Seemingly healthy ecosystems with a constant or even increasing number of species may already be on the path to the decline and loss of species. Even in long-term datasets, such negative trends may only become apparent with a delay. This is due to systematic distortions in temporal trends for species numbers. 

"Our results are important in order to understand that the species number alone is not a reliable measure of how stable the biological balance in a given ecosystem is at the local level," explains Dr. Lucie Kuczynski, an ecologist at the University of Oldenburg's Institute for Chemistry and Biology of the Marine Environment (ICBM) in Oldenburg, Germany and the lead author of the study, in which she and her colleagues combined observational data for freshwater fish and birds with calculations based on simulations.

The research team, the other members of which were Professor Dr. Helmut Hillebrand from the ICBM and Dr. Vicente Ontiveros from the University of Girona in Spain, was surprised by the results: "We find it very worrying that a constant or even increasing species number does not necessarily mean that all is well in an ecosystem and that the number of species will remain constant in the long term," Hillebrand explains. "Apparently, we have so far underestimated the negative trends for freshwater fish, for example. Species are disappearing faster than expected at the local level," adds Kuczynski.

A dynamic equilibrium

Up to now, biodiversity research had worked on the assumption that the number of species in an ecosystem will remain constant in the long term if the environmental conditions neither deteriorate nor improve. "The hypothesis is that there is a dynamic equilibrium between colonisations and local extinctions," lead author Kuczynski explains. Increasing or decreasing species numbers are interpreted as a response to improving or deteriorating environmental conditions.

To find out whether a constant species richness is a reliable indicator of a stable biological balance, Kuczynski and her colleagues first analyzed several thousand datasets documenting the number of species of freshwater fish and breeding birds in different regions of Europe and North America over many years – 24 years on average for the fish and 37 for the birds – with the aim of identifying trends in individual communities.

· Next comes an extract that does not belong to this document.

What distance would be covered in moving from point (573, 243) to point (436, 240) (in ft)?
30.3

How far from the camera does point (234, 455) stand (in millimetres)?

They then compared the empirical data with various simulation models based on different expectations regarding immigration and extinctions of species.

The team initially observed a general increase in the number of species in both fish and bird populations during the observation periods. However, a comparison with the simulations showed that this increase was smaller than would have been expected. The researchers attributed this discrepancy to an imbalance between colonisations and local extinctions: "According to our simulations organisms such as freshwater fish which have limited potential for dispersal colonise an ecosystem faster than in neutral models, while their extinction occurs later than expected," says Kuczynski.

Doomed to extinction

This means that after an environmental change, species that are in fact doomed to extinction may remain present in an ecosystem for some time, while at the same time new species also move in. This effect disguises the impending loss of biodiversity, she explains. "There are transitional phases in ecosystems in which the number of species is higher than expected. Species extinction occurs only after these transition phases – and then usually faster than expected."

The team anticipates that a reassessment of which methods are best suited for monitoring the state of ecosystems will now be necessary, and that nature conservation targets – which in most cases aim to preserve existing species diversity – may also need to be redefined. The model developed by Kuczynski and her colleagues could serve as a tool to distinguish between the different mechanisms that influence species richness, and also provides information on the extent to which the observational data deviates from expected changes.